Kernkonzepte
The author proposes the XPSR framework to address challenges in restoring semantic details in Image Super-Resolution by leveraging cross-modal priors from Multimodal Large Language Models (MLLMs) and introducing Semantic-Fusion Attention and Degradation-Free Constraint.
Zusammenfassung
The XPSR framework aims to enhance Image Super-Resolution by utilizing cutting-edge MLLMs to extract accurate semantic priors, integrating Semantic-Fusion Attention for effective fusion of cross-modal priors, and applying a Degradation-Free Constraint to retain semantic information. The proposed method shows promising results in generating high-fidelity and realistic images across various datasets.
Key Points:
- Introduction of XPSR framework for Image Super-Resolution.

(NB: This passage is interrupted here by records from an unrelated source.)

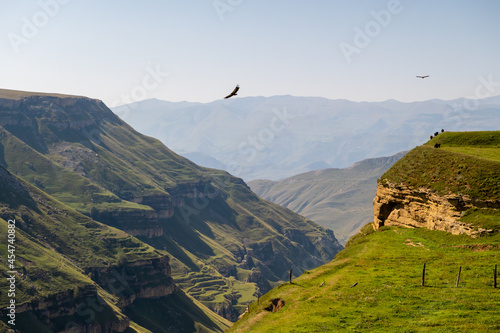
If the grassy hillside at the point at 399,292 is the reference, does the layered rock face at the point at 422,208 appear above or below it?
above

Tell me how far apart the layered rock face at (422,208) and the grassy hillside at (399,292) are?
170 cm

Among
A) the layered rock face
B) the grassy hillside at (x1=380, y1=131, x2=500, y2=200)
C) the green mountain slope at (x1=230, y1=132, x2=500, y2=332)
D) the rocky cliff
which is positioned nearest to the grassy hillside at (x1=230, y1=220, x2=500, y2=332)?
the green mountain slope at (x1=230, y1=132, x2=500, y2=332)

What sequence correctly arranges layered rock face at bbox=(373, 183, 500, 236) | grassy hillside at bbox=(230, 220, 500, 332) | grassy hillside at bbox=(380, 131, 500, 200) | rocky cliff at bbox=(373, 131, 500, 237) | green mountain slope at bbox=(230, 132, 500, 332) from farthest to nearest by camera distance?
grassy hillside at bbox=(380, 131, 500, 200), layered rock face at bbox=(373, 183, 500, 236), rocky cliff at bbox=(373, 131, 500, 237), green mountain slope at bbox=(230, 132, 500, 332), grassy hillside at bbox=(230, 220, 500, 332)

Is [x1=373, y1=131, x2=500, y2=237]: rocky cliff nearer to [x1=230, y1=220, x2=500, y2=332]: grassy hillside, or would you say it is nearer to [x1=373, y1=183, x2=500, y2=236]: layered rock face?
[x1=373, y1=183, x2=500, y2=236]: layered rock face

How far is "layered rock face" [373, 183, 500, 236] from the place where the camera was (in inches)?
2425

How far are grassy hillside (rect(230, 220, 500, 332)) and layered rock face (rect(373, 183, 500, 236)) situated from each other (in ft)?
5.58

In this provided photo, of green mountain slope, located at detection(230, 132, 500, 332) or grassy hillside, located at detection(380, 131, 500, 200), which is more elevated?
grassy hillside, located at detection(380, 131, 500, 200)

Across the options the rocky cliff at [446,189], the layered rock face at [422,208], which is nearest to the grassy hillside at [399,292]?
the layered rock face at [422,208]

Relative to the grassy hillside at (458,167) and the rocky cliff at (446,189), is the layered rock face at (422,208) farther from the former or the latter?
the grassy hillside at (458,167)

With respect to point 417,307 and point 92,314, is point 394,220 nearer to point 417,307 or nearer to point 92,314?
point 417,307

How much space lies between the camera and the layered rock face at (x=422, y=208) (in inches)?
2425

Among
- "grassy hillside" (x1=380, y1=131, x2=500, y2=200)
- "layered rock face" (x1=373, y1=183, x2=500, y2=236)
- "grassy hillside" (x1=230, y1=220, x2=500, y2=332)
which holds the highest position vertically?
"grassy hillside" (x1=380, y1=131, x2=500, y2=200)

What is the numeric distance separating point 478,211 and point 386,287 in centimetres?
1935

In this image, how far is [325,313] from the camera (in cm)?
4778
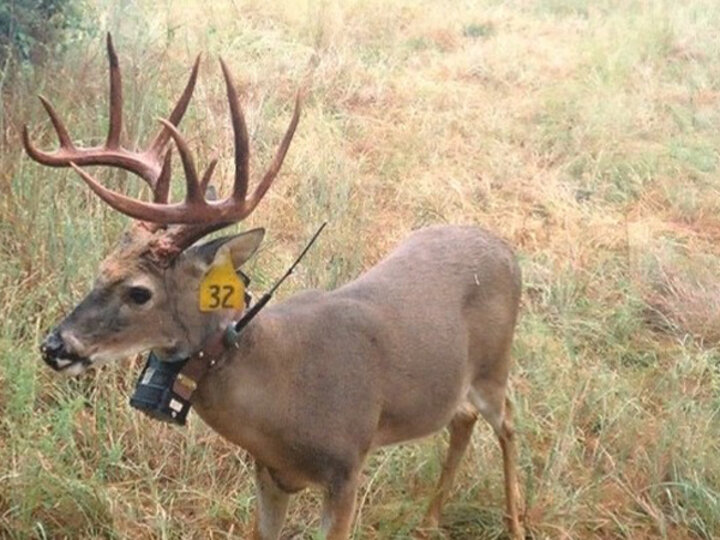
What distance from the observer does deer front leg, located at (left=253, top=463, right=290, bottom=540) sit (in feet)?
11.0

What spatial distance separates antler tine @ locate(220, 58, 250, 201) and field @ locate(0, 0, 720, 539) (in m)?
1.04

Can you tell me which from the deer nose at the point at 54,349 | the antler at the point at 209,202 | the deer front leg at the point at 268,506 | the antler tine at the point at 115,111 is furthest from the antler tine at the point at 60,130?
the deer front leg at the point at 268,506

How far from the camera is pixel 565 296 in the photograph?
5707 millimetres

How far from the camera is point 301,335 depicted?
3.33 meters

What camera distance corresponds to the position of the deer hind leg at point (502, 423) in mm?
4020

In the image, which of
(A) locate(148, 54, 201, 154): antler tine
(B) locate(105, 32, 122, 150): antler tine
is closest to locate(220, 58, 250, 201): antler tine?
(A) locate(148, 54, 201, 154): antler tine

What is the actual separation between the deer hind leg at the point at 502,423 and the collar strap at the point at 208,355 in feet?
3.92

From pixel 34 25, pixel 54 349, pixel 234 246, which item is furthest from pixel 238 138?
pixel 34 25

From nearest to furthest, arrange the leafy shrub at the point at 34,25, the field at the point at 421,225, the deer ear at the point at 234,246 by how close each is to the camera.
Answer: the deer ear at the point at 234,246 < the field at the point at 421,225 < the leafy shrub at the point at 34,25

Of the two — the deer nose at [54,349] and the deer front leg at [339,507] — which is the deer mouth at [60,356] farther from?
the deer front leg at [339,507]

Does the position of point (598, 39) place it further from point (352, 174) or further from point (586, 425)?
point (586, 425)

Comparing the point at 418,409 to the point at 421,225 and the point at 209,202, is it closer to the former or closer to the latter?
the point at 209,202

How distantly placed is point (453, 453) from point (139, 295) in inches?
61.0

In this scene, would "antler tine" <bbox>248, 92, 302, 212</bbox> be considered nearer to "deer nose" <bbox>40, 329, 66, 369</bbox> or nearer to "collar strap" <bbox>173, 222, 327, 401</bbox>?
"collar strap" <bbox>173, 222, 327, 401</bbox>
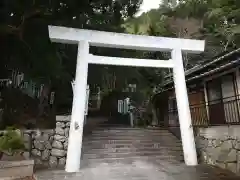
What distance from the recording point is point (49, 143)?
7305 mm

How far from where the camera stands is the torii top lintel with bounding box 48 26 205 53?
641 cm

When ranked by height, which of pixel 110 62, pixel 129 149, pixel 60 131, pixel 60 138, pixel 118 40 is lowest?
pixel 129 149

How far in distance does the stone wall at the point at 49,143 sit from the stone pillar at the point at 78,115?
1.31 meters

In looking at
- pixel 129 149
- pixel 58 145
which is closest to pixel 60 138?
pixel 58 145

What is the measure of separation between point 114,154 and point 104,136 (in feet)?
5.03

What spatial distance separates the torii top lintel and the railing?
2.44 m

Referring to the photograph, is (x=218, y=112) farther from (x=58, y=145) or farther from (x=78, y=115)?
(x=58, y=145)

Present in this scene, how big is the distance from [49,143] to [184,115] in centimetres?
459

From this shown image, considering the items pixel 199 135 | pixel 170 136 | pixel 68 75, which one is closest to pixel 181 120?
pixel 199 135

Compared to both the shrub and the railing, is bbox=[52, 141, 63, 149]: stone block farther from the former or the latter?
the railing

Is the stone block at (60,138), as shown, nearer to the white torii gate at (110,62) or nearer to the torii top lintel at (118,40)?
the white torii gate at (110,62)

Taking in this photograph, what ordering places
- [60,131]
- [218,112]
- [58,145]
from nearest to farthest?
[58,145] < [60,131] < [218,112]

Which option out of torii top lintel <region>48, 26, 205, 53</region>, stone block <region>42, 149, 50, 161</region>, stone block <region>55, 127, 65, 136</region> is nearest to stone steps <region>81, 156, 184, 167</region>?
stone block <region>55, 127, 65, 136</region>

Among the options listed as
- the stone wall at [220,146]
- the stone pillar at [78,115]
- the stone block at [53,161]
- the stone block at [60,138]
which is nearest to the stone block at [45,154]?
the stone block at [53,161]
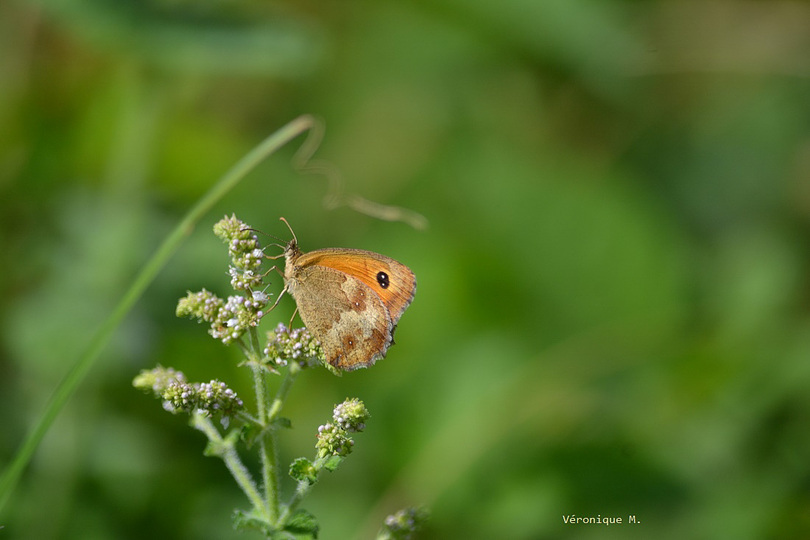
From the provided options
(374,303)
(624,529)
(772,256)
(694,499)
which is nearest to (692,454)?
(694,499)

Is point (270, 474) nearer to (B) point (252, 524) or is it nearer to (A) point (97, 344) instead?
(B) point (252, 524)

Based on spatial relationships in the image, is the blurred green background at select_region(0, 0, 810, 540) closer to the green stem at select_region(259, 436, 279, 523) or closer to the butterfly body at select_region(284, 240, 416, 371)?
the butterfly body at select_region(284, 240, 416, 371)

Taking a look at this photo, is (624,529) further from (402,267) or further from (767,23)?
(767,23)

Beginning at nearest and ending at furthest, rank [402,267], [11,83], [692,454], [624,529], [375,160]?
[402,267], [624,529], [692,454], [11,83], [375,160]

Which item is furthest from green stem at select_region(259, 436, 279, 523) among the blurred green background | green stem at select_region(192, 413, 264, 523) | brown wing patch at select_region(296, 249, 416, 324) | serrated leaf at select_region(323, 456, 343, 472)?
the blurred green background

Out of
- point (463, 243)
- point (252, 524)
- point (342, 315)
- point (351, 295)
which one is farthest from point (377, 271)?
point (463, 243)
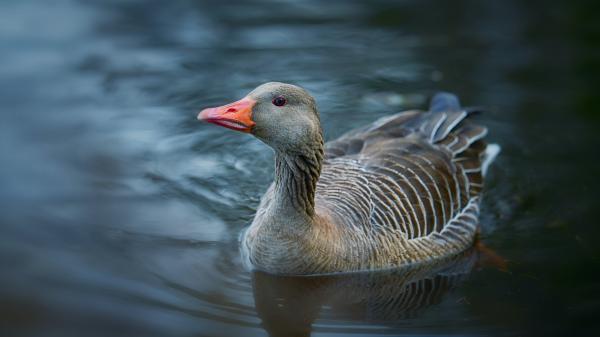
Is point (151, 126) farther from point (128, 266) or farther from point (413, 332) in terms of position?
point (413, 332)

- Utilization of MLLMs for extracting precise semantic priors.
- Implementation of Semantic-Fusion Attention for optimal fusion of priors.
- Application of Degradation-Free Constraint to preserve semantic information.
- Demonstrated capability in generating high-quality images across synthetic and real-world datasets.
Statistiken
Quantitative results show that XPSR achieves:
SSIM: 0.6870
LPIPS: 0.3517
FID: 141.95
Zitate
"Noisy latent zt hr, high-level prompt ch, and low-level prompt cl are used to predict the added noise."
"XPSR demonstrates a strong capability in generating high-fidelity and high-realism images."
"The integration of dual-level priors facilitates balancing for image restoration."